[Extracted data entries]
..........

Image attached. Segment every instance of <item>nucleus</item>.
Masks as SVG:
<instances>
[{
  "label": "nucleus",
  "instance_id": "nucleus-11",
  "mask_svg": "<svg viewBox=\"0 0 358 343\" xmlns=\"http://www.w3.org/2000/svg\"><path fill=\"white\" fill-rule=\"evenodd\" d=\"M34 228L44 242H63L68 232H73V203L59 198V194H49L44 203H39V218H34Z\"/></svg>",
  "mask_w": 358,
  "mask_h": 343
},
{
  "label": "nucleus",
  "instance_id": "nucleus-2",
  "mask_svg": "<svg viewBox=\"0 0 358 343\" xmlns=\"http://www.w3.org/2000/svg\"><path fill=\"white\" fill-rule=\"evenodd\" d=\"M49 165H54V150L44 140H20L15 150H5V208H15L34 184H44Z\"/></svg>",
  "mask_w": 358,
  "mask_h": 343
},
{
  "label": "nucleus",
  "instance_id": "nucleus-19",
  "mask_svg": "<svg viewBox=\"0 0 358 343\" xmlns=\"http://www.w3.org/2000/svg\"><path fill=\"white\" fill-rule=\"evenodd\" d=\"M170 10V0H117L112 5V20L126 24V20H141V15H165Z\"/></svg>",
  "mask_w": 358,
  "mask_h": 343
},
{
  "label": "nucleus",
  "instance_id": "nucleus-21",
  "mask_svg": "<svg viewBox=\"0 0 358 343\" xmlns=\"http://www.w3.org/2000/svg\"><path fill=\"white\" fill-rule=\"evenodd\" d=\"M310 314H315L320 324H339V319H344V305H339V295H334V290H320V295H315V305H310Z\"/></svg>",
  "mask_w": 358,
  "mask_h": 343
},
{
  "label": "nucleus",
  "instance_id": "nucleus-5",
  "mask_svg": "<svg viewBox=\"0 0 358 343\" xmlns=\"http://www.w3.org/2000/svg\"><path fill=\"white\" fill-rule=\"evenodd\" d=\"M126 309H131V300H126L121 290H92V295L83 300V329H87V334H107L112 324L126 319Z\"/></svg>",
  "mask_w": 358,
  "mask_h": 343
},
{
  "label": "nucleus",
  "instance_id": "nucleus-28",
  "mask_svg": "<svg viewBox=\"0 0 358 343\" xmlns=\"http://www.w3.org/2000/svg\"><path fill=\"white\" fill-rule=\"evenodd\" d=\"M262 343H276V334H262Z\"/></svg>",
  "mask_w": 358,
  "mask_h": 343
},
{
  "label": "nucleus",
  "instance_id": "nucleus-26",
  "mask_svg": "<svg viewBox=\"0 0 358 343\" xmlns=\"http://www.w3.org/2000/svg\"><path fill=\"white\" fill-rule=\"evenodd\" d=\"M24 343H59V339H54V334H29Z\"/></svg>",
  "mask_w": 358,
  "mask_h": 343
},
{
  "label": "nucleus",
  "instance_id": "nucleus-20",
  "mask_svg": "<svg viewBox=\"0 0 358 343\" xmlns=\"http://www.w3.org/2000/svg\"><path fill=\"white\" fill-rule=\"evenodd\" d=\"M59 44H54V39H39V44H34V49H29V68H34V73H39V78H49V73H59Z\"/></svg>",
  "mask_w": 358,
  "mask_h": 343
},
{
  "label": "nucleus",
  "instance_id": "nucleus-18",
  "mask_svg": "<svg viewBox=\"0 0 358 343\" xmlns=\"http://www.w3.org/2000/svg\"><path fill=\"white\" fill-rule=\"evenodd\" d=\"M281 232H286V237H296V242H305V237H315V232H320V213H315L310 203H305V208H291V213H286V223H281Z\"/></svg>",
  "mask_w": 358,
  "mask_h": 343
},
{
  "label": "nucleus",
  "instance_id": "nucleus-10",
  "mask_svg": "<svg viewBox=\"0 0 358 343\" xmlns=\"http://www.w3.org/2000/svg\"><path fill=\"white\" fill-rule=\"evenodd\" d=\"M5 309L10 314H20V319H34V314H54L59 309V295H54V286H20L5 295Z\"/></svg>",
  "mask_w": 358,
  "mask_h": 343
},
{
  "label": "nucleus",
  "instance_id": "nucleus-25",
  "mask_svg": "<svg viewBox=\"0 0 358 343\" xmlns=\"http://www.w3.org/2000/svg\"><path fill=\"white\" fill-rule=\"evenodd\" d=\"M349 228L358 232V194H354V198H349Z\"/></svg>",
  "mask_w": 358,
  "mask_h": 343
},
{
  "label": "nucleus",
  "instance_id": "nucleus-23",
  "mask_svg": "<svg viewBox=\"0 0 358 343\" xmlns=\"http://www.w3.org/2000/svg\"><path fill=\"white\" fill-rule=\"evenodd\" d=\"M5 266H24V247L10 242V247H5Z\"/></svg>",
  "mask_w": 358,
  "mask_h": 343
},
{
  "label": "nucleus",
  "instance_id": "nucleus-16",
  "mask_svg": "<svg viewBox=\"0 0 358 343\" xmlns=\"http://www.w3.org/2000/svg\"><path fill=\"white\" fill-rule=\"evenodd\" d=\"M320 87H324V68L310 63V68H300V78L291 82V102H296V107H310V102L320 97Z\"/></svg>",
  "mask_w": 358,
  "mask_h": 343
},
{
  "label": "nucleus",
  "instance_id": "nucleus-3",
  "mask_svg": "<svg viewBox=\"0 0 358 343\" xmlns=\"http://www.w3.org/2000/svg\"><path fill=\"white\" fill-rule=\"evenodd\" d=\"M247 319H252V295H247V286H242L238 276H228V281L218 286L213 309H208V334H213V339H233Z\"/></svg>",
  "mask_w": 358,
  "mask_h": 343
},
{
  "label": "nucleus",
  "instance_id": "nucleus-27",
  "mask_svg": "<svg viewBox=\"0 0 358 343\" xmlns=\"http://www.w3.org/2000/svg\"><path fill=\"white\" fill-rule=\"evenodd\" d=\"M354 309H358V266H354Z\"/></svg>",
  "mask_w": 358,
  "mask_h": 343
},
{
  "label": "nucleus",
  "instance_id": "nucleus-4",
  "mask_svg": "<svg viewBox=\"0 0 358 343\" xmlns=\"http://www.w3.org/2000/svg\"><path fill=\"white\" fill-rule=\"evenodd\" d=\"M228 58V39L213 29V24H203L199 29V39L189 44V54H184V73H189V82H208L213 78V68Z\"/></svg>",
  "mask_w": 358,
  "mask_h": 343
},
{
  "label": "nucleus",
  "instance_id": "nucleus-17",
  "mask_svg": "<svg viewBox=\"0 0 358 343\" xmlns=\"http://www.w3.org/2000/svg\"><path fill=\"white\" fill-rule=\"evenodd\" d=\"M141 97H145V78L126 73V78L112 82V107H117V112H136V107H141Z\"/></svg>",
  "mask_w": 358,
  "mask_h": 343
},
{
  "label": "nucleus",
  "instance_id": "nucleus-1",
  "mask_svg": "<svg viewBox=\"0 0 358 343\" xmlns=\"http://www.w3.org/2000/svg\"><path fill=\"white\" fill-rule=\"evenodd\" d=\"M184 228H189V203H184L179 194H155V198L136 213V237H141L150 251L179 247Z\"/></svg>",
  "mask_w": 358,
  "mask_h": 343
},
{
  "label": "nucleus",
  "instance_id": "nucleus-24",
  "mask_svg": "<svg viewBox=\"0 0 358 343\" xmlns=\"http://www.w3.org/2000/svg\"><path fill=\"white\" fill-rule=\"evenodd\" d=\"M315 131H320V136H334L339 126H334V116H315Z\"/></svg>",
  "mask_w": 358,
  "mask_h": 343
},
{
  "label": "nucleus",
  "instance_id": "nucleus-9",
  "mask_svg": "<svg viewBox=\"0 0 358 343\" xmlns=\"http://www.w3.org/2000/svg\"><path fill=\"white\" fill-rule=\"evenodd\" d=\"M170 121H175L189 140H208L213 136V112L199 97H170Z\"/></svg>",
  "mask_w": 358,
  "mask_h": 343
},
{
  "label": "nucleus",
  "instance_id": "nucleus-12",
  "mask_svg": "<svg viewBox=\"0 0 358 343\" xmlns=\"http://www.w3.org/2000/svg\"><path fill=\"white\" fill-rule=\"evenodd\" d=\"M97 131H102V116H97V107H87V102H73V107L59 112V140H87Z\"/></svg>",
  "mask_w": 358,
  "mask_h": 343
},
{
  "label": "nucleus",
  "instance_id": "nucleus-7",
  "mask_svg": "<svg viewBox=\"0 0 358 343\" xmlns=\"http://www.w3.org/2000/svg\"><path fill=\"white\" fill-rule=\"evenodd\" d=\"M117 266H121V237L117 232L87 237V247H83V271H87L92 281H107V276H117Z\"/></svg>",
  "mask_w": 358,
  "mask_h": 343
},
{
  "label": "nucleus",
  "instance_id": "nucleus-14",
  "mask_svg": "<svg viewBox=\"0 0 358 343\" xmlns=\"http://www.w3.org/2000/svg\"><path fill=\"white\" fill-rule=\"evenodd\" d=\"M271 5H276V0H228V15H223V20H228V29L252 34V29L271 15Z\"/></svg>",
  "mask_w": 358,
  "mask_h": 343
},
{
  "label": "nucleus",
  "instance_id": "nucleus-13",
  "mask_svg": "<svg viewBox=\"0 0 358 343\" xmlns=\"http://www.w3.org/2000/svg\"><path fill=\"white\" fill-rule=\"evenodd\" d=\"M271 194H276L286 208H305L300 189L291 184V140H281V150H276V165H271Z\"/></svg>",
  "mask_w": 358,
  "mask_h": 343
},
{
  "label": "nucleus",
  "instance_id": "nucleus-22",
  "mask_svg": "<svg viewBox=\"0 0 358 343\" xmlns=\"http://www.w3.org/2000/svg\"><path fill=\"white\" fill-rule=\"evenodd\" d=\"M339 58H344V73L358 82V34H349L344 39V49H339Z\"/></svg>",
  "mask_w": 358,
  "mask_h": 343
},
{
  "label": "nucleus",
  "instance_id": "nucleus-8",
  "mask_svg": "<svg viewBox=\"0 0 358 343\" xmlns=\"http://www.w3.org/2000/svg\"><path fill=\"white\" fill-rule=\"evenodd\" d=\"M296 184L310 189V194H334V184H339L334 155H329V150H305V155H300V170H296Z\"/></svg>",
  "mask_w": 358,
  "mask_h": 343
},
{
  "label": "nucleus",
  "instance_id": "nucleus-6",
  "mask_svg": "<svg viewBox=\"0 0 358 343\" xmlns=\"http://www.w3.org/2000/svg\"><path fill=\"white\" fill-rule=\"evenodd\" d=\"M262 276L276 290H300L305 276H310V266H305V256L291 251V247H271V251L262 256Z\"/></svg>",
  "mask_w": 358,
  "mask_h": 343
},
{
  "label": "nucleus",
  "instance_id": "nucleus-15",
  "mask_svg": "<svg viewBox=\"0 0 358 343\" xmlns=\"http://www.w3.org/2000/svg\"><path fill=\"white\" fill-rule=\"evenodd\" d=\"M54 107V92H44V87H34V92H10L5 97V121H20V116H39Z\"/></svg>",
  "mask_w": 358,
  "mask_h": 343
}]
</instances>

..........

(PROBLEM DESCRIPTION) Write out the listing word for word, from its first line through the line containing "309H131V300H126L121 290H92V295L83 300V329H87V334H107L112", with both of those lines included.

(SOLUTION)
Image attached. Segment every instance of <item>nucleus</item>.
Masks as SVG:
<instances>
[{
  "label": "nucleus",
  "instance_id": "nucleus-11",
  "mask_svg": "<svg viewBox=\"0 0 358 343\" xmlns=\"http://www.w3.org/2000/svg\"><path fill=\"white\" fill-rule=\"evenodd\" d=\"M34 228L44 242H63L68 232H73V203L59 198V194H49L44 203H39V218H34Z\"/></svg>",
  "mask_w": 358,
  "mask_h": 343
},
{
  "label": "nucleus",
  "instance_id": "nucleus-2",
  "mask_svg": "<svg viewBox=\"0 0 358 343\" xmlns=\"http://www.w3.org/2000/svg\"><path fill=\"white\" fill-rule=\"evenodd\" d=\"M49 165H54V150L44 140H20L15 150H5V208H15L34 184H44Z\"/></svg>",
  "mask_w": 358,
  "mask_h": 343
},
{
  "label": "nucleus",
  "instance_id": "nucleus-19",
  "mask_svg": "<svg viewBox=\"0 0 358 343\" xmlns=\"http://www.w3.org/2000/svg\"><path fill=\"white\" fill-rule=\"evenodd\" d=\"M170 10V0H117L112 5V20L126 24V20H141V15H165Z\"/></svg>",
  "mask_w": 358,
  "mask_h": 343
},
{
  "label": "nucleus",
  "instance_id": "nucleus-21",
  "mask_svg": "<svg viewBox=\"0 0 358 343\" xmlns=\"http://www.w3.org/2000/svg\"><path fill=\"white\" fill-rule=\"evenodd\" d=\"M310 314H315L320 324H339V319H344V305H339V295H334V290H320V295H315V305H310Z\"/></svg>",
  "mask_w": 358,
  "mask_h": 343
},
{
  "label": "nucleus",
  "instance_id": "nucleus-5",
  "mask_svg": "<svg viewBox=\"0 0 358 343\" xmlns=\"http://www.w3.org/2000/svg\"><path fill=\"white\" fill-rule=\"evenodd\" d=\"M126 309H131V300H126L121 290H92V295L83 300V329H87V334H107L112 324L126 319Z\"/></svg>",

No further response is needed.